The book, then, covers a great deal of territory. In such a lengthy manuscript it is, perhaps, inevitable that errors creep in, errors that need correcting in any future edition. Hence, on page xvi the IWW is listed as the “International Workers World” rather than the Industrial Workers of the World; on page 9 the author states that Pennsylvania adopted a uni-cameral legislature after the Declaration of Independence was signed, but in the very next sentence implies that it adopted a bi-cameral legislature; on page 97 Eugene Debs is listed as Eugene Deb; on page 162 the author states that Samuel Gompers was passed over by FDR as Secretary of Labor, which is perhaps not surprising given that he had died in 1924; on page 296 the Supreme Court’s NLRB v. Mackay Radio and Telegraph Company ruling that hiring replacement workers (“scabs”) is legal is listed as having been decided in 1983 (it was actually 1938); and on page 373 some of the references are listed out of order. There are also several typos/missing words in various parts of the text. However, one of the more frustrating things is that the text’s copyediting is wanting with regard to the use of commas, which seem to be inserted somewhat pseudo-randomly in many places.
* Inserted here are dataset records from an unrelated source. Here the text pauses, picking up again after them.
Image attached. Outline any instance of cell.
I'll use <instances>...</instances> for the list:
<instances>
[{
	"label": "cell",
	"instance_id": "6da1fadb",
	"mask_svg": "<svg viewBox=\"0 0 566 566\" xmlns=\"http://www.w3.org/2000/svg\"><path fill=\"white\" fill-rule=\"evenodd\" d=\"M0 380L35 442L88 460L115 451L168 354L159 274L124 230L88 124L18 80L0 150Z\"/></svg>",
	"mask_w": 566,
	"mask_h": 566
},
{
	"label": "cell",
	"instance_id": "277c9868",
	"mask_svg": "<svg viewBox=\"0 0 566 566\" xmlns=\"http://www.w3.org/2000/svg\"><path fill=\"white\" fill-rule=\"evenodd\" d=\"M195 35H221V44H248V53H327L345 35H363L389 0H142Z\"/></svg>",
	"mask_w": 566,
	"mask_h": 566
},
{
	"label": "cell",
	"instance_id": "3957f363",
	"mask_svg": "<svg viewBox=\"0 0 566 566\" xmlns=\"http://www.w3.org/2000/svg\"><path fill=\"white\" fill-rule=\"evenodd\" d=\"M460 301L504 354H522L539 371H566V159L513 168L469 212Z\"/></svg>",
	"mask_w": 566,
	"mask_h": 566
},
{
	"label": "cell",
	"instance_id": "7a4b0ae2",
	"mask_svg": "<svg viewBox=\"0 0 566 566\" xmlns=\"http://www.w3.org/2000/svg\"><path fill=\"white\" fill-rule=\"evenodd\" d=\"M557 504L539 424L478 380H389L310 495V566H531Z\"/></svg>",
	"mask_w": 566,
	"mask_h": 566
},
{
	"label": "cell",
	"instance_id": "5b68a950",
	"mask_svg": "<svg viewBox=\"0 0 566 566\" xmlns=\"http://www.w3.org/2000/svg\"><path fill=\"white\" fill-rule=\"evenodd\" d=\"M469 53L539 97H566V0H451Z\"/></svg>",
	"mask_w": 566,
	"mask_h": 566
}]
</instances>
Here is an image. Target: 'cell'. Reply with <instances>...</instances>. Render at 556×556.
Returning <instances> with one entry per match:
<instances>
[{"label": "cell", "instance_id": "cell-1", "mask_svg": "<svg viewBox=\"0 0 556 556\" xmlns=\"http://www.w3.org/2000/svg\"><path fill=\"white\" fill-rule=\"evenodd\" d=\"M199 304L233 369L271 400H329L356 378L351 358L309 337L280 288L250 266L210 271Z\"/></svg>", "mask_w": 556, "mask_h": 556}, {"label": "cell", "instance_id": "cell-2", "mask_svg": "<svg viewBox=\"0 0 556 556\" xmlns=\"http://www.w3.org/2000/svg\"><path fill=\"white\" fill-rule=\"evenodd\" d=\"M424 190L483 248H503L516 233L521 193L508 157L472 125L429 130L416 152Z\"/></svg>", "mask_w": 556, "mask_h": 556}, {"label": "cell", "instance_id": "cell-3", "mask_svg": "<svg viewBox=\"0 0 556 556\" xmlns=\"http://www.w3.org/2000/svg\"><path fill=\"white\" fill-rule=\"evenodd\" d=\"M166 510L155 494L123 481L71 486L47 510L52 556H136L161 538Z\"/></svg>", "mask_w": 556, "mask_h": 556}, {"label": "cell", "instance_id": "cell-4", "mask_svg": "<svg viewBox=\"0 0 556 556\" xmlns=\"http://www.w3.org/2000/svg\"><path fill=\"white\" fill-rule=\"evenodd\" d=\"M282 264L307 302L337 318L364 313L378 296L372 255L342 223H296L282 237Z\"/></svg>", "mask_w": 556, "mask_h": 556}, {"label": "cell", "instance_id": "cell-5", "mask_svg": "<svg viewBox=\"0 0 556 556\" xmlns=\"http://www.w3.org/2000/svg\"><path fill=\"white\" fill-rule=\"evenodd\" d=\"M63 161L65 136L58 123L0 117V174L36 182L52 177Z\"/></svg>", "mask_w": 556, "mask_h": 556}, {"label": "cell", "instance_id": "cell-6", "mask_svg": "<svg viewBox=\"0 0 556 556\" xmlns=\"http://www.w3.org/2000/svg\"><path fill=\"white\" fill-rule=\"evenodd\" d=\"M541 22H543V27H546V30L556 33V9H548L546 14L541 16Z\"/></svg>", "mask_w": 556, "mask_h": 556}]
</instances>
Overall, I found this book a little frustrating. On the one hand, there is lots of really juicy stuff in here. But, on the other hand, there are parts that felt repetitive and the mass of information was sometimes a little overwhelming—personally, I would have preferred some pointers along the way as to which were the really important parts of the narrative that moved the story forward and which were merely filling in the detail. I would imagine that the book would be a little intimidating for undergraduates and would be more suited to use in graduate seminars, as it is not a breezy read.